There are things you know, things you know you don't know, and things you don't know you don't know. Heavy emphasis on the last part, "You don't know what you don't know."
Before you start coding, you need to know a few things.
Let's dive in.
Coding is nothing more than writing text in a text editor. It's like writing a document in Word, but A LOT less glamorous! Then it's all about writing words in a certain order, and that's all there is to it.
To write code, you need to download a program called a text editor. Take a look at Sublime, VS Code or Atom. These are all text editors for coding. They come with text highlighting so you can read code faster and find errors faster, and you can add plugins to help you code faster, too. It's like Microsoft Word, but good.
Learn HTML first. And then get familiar with basic CSS.
Here's a pro tip: almost everything on a website is made of boxes; rectangles and squares. The internet is an older technology that needs to support other older technologies, and boxes are the easiest shape to render.
I started learning web devleopment when I was 10 years old, in 1999, before YouTube exists, before websites had videos, before box shadows and animations. At age 10, with almost no resources, and no certainly no money to pay for courses. I learned it all for free. And so can you!
Websites like https://www.w3schools.com/ and http://www.tizag.com/ are great starting points! It'll teach you all the basics — and this will give you a taste of what basic coding is like. Now don't confuse this with programming. Programming is much more logic heavy, but it's not hard. It's quantum mechanics or anything, it's really just a series of commands: if something is true or false, execute a task.
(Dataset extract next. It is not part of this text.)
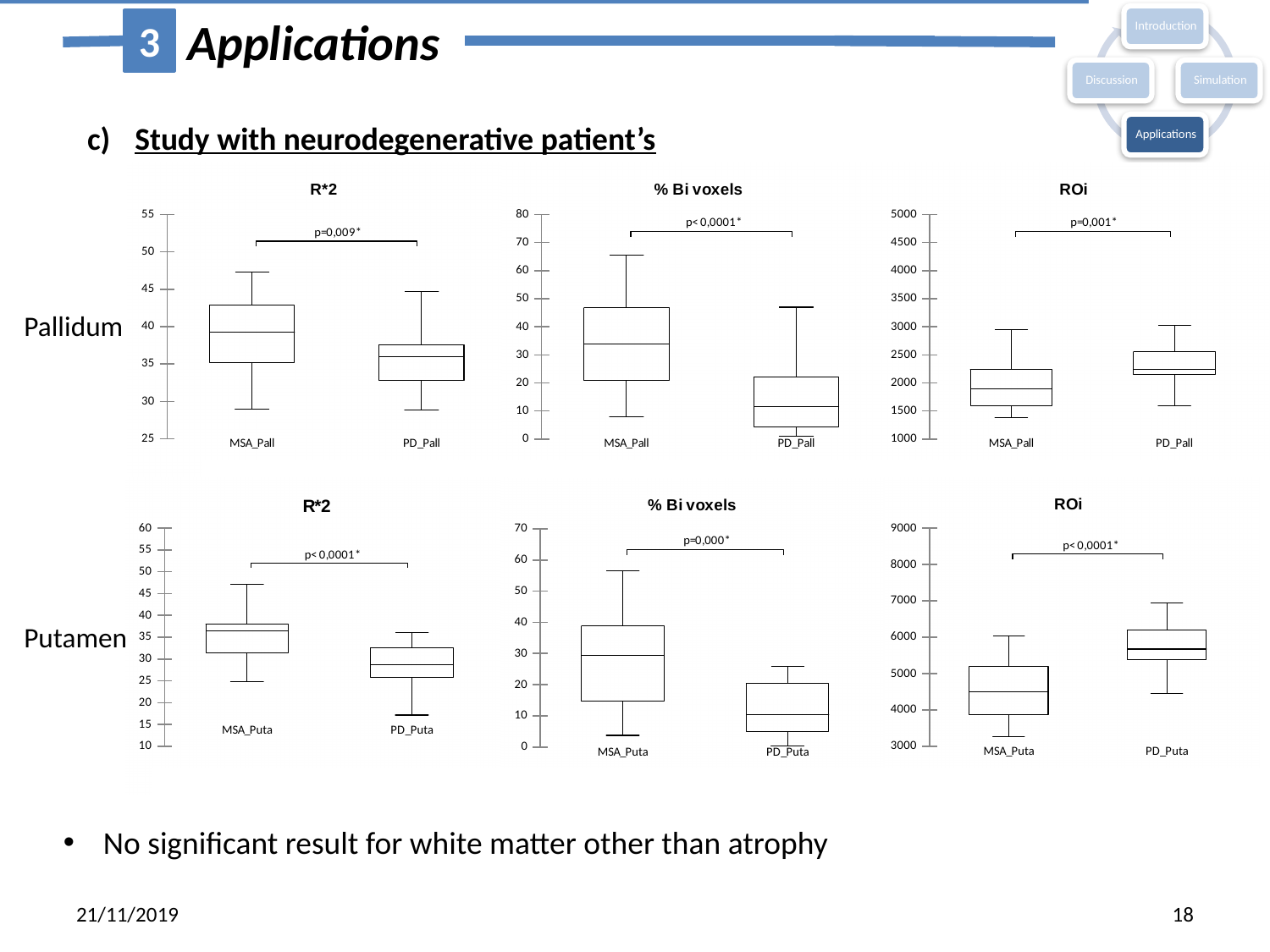
How many groups are plotted in the Pallidum % Bi voxels chart? 2 In the Putamen ROi chart, is the median for PD_Puta greater or less than 5000? greater In the Putamen R*2 chart, which group has the higher median, MSA_Puta or PD_Puta? MSA_Puta In the Putamen % Bi voxels chart, is the median for PD_Puta greater or less than 20? less In the Pallidum % Bi voxels chart, which group has the higher median, MSA_Pall or PD_Pall? MSA_Pall What p-value is printed on the Putamen ROi chart? p< 0,0001* What p-value is printed on the Pallidum R*2 chart? p=0,009* In the Pallidum ROi chart, is the median for PD_Pall greater or less than 2000? greater In the Pallidum ROi chart, which group has the higher median, MSA_Pall or PD_Pall? PD_Pall What kind of chart is the Pallidum R*2 chart? Box plot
Once you're ready to move on passed the basics, Kalob.io can help you after that!
Can I tell you a secret? Great programmers don't know everything. There's simply too much to know. In fact, most of us forget things fairly often and need a quick refresher. So where do we go for answers?
I'm not even joking. Well, I'm joking a little bit, because Google mostly just sends us to a website called StackOverflow. StackOverflow, or SO for short, is where almost every programming question has been asked.
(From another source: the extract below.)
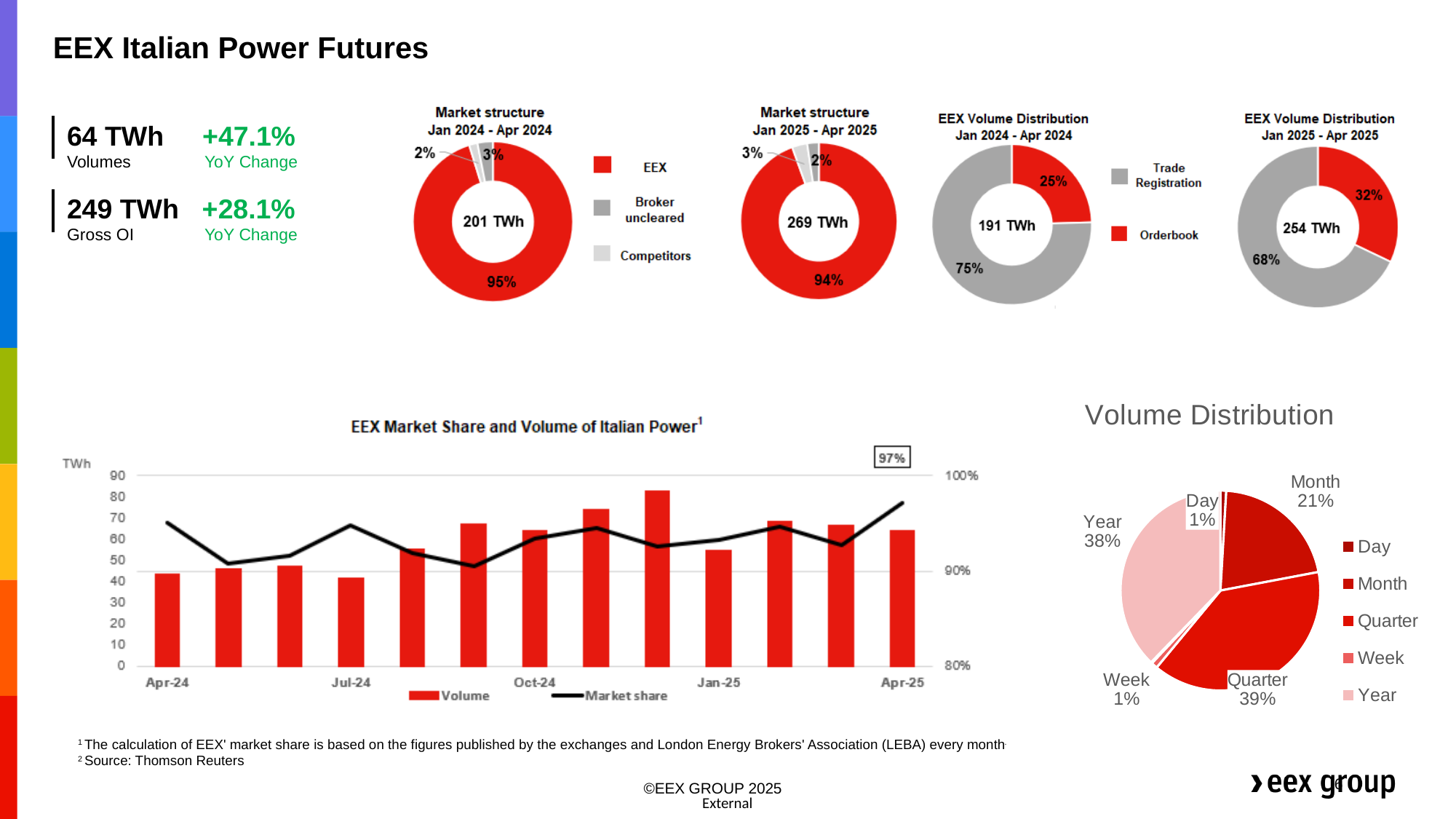
In the EEX Volume Distribution Jan 2024 - Apr 2024 donut chart, what is the difference between the Trade Registration share and the Orderbook share? 50 percentage points What total volume is shown in the centre of the Market structure Jan 2025 - Apr 2025 donut chart? 269 TWh In the Market structure Jan 2024 - Apr 2024 donut chart, what share does EEX have? 95% In the EEX Market Share and Volume of Italian Power chart, what market share value is labelled for Apr-25? 97% In the Volume Distribution pie chart, what share does Quarter have? 39% How many categories does the Volume Distribution pie chart show? 5 In the Volume Distribution pie chart, which category has the largest share? Quarter In the Volume Distribution pie chart, what is the difference between the Year share and the Month share? 17 percentage points In the EEX Volume Distribution Jan 2025 - Apr 2025 donut chart, what share does Orderbook have? 32% How many series does the legend of the EEX Market Share and Volume of Italian Power chart list? 2 In the EEX Market Share and Volume of Italian Power chart, is the volume bar for Jul-24 greater or less than 50 TWh? less How many legend entries does the Market structure Jan 2024 - Apr 2024 donut chart have? 3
Always start by Googling your question, and reading a couple pages. If what you find is not useful, try posting a question in our Learning to Code Facebook group. And if you aren't able to get any help or direction from the group, reword your question, gather lots of details, and post your question on StackOverflow.
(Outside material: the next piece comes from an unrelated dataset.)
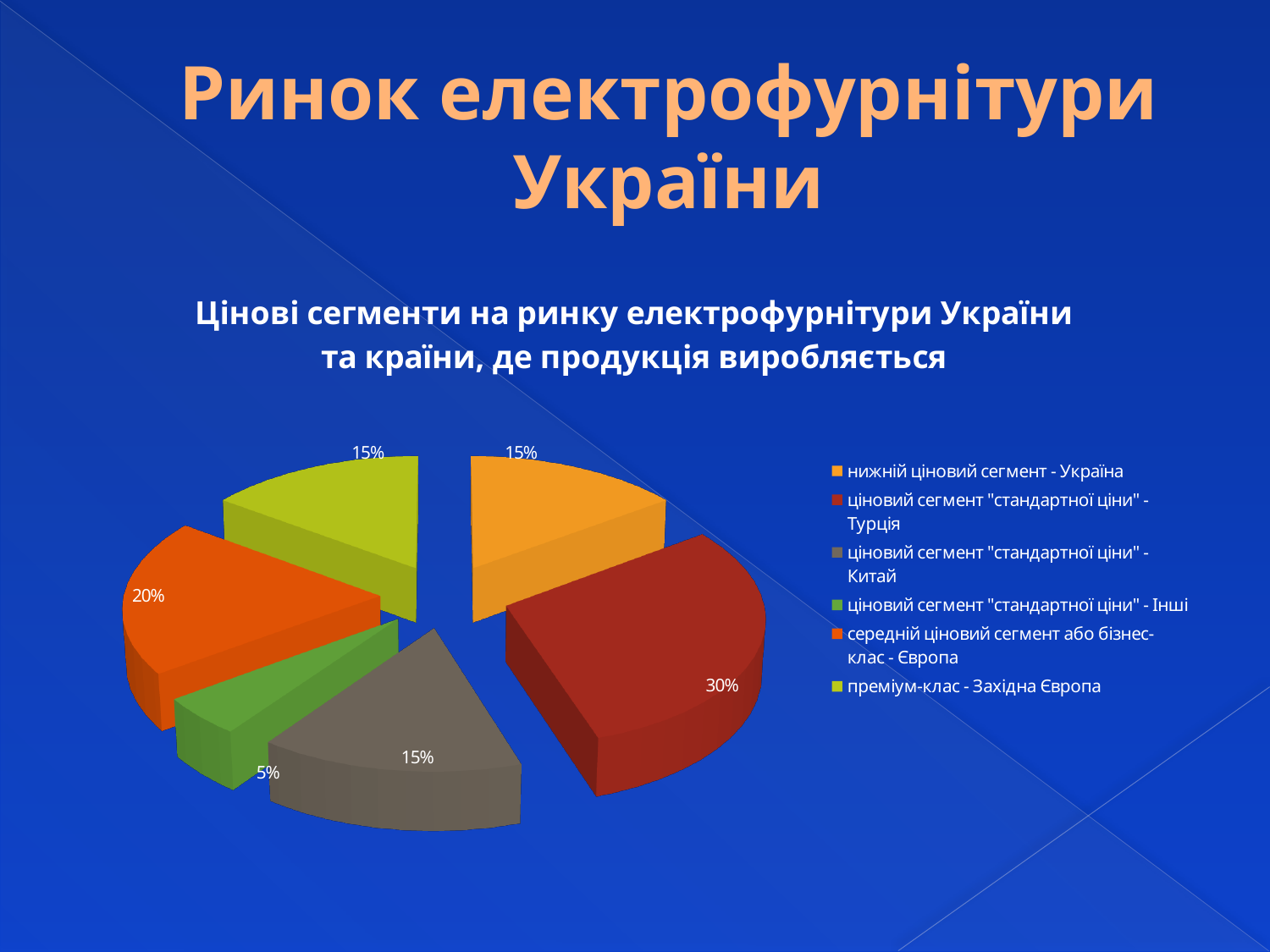
What share of the pie does the slice for середній ціновий сегмент або бізнес-клас - Європа represent? 20% How many slices does the pie chart have? 6 Which segment has the smallest slice of the pie? ціновий сегмент "стандартної ціни" - Інші What type of chart is shown on the slide? pie chart What share of the pie does the slice for нижній ціновий сегмент - Україна represent? 15% What is the title of the chart? Цінові сегменти на ринку електрофурнітури України та країни, де продукція виробляється What is the difference in percentage points between the Турція slice and the Європа slice? 10 What share of the pie does the slice for ціновий сегмент "стандартної ціни" - Турція represent? 30% Which is larger: the slice for середній ціновий сегмент або бізнес-клас - Європа or the slice for преміум-клас - Західна Європа? середній ціновий сегмент або бізнес-клас - Європа Which segment has the largest slice of the pie? ціновий сегмент "стандартної ціни" - Турція What share of the pie does the slice for ціновий сегмент "стандартної ціни" - Інші represent? 5% How many slices of the pie are labelled 15%? 3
Asking coding questions isn't as easy as saying, "please give me code to do this thing". In fact, that question will get you a lot of negative attention — don't do this.
To ask a great question, be specific about your problem: which language are you writing, what feature are you writing, what are you trying to achieve?
Don't forget to write proper sentences, use the best sentence structure and grammar that you can use, and don't assume other developers will give you answers — most of us will direct you to a place where you can learn more.
First things first, download your text editor of choice (try VS Code, it's free), and then start learning some basic HTML! It'll take you about 15 minutes to get started and to write your first line of code. That's it!
Today I'm a full stack LAMPP (PHP and Python) developer that enjoys teaching web development and working with startups.